Until I Find You - Page 19

"How do you know what it feels like?" the girl asked. When she stood up, she was so tall that Jack barely came to her waist.

"Better put a little moisturizer on it," he told her.

She bent over him, as if she were going to kiss him again. Jack clamped his lips tight together and held his breath. He must have been trembling, because Ingrid put her big hands on his shoulders and said: "Don't be afraid--I'm not going to hurt you." Then, instead of kissing him, she whispered in his ear: "Sibelius."

"What?"

"Tell your mom he said, 'Sibelius.' It's all he thinks about. I mean going there," she added.

She opened the door to the hall, just a crack. She peered out as if she had a recent history of being careful about how she left hotel rooms.

"Sibelius?" Jack said, testing the word. (He thought it must be Norwegian.)

"I'm only telling you because of you, not her," Ingrid Moe said. "Tell your mom."

Jack watched her walk down the hall. From behind, she didn't look like a child; she walked like a woman.

Back in the hotel room, the boy cleaned up the little paper cups of pigment. He made sure the caps on the glycerine and alcohol and witch hazel were tight. He put away the bandages. On a paper towel, Jack laid out the needles from the two tattoo machines--what his mom called the "Jonesy roundback," which she used for outlining, and the Rodgers, which she used for shading. Jack knew his mother would want to clean the needles.

When Alice finally came out of the bathroom, she couldn't hide the fact that she'd been crying. While Jack had always thought of his mother as a beautiful woman--and the way most men looked at her did nothing to discourage his prejudice--she was perhaps undone to have tattooed the breast and golden skin of a baby-faced girl as young and pretty as Ingrid Moe.

"That girl is a heart-stopper, Jack," was all she said.

"She said, 'Sibelius,' " Jack told his mom.

"What?"

"Sibelius."

At first the word was as puzzling to Alice as it had been to Jack, but she kept thinking about it. "Maybe it's where he's gone," the boy guessed. "Where we can find him."
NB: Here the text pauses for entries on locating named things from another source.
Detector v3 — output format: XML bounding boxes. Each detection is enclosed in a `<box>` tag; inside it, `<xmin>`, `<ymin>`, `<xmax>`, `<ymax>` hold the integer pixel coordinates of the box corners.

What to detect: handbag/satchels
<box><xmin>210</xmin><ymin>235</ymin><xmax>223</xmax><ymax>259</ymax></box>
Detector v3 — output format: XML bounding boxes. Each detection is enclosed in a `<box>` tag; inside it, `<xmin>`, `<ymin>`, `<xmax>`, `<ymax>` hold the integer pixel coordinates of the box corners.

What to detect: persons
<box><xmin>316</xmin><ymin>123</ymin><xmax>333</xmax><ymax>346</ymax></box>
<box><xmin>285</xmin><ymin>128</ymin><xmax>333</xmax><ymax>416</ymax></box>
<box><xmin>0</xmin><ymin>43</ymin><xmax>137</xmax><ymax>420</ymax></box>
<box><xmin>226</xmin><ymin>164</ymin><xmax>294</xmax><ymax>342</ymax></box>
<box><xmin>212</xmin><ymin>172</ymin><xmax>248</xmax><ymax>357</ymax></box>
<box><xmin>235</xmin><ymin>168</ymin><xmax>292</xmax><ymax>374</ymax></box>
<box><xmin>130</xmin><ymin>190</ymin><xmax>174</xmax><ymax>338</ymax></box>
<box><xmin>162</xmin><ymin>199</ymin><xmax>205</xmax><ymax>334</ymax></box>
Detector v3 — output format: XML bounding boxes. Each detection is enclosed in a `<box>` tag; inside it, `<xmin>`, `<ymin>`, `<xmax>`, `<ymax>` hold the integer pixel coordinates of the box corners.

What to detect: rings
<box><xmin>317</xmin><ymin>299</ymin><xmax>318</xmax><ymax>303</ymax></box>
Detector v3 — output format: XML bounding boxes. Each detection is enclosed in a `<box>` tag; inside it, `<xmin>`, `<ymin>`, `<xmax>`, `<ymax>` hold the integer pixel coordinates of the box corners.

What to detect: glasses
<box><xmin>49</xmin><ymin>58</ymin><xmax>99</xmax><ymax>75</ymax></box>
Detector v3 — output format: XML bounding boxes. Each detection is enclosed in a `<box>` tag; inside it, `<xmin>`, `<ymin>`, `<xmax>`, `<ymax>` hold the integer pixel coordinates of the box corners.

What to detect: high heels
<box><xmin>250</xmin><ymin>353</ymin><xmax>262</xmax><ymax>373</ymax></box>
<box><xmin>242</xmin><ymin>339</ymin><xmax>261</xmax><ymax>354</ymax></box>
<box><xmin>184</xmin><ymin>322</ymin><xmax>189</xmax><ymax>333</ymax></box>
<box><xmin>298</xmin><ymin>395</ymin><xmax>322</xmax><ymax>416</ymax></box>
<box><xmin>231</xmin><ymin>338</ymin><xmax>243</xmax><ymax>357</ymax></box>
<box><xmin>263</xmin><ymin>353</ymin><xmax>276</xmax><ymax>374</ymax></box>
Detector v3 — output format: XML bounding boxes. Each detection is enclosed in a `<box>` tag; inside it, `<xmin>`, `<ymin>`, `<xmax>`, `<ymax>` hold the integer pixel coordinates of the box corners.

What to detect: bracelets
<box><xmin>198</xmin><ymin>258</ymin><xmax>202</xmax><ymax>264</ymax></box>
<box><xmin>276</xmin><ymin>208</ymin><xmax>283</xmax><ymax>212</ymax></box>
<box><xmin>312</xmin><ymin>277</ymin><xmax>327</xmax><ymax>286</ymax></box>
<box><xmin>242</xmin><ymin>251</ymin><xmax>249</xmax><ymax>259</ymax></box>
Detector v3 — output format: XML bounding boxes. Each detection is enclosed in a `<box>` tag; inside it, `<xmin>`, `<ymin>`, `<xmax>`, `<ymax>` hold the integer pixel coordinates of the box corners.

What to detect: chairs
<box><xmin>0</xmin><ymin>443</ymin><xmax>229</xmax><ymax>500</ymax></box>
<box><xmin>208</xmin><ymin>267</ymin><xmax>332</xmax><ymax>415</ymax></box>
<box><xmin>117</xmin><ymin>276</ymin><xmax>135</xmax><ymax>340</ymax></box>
Alice shook her head. Jack took this to mean that Sibelius was another city not on their itinerary; he didn't even know what country it was in.

"Where is it?" Jack asked his mother.

She shook her head again. "It's a he, not an it," she told him. "Sibelius is a composer--he's Finnish."

Jack thought she'd said, "He's finished"--meaning that the composer was dead.

"He's from Finland," Alice explained. "That means your father has gone to Helsinki, Jack."

Helsinki was definitely not on their itinerary. Jack didn't like the sound of it one bit. Not a city with Hell in it!

Before leaving for Finland, Alice wanted to have a word with Trond Halvorsen, the bad tattooer who'd given William an infection. Halvorsen was what Tattoo Ole would have called a "scratcher." He worked out of a ground-floor apartment in Gamlebyen, in the eastern part of Oslo; what passed for a tattoo shop was his kitchen.

Trond Halvorsen was an old sailor. He'd been tattooed "by hand" in Borneo, and--again without the benefit of a tattoo machine--in Japan. He had a Tattoo Jack (Tattoo Ole's teacher) on his right forearm and one of Ole's naked ladies on his left. He had some simply awful tattoos, mostly on his thighs and stomach; he'd done them on himself. "When I was learning," he said, s

howing Alice and Jack his myriad mistakes.

"Tell me about The Music Man," Alice began.

"I just gave him some notes he asked for," Halvorsen said. "I don't know what the music sounds like."

"I understand you gave him an infection, too," Alice said.

Trond Halvorsen smiled; he was missing both an upper and a lower canine. "Infections happen."

"Do you clean your needles?" Alice asked.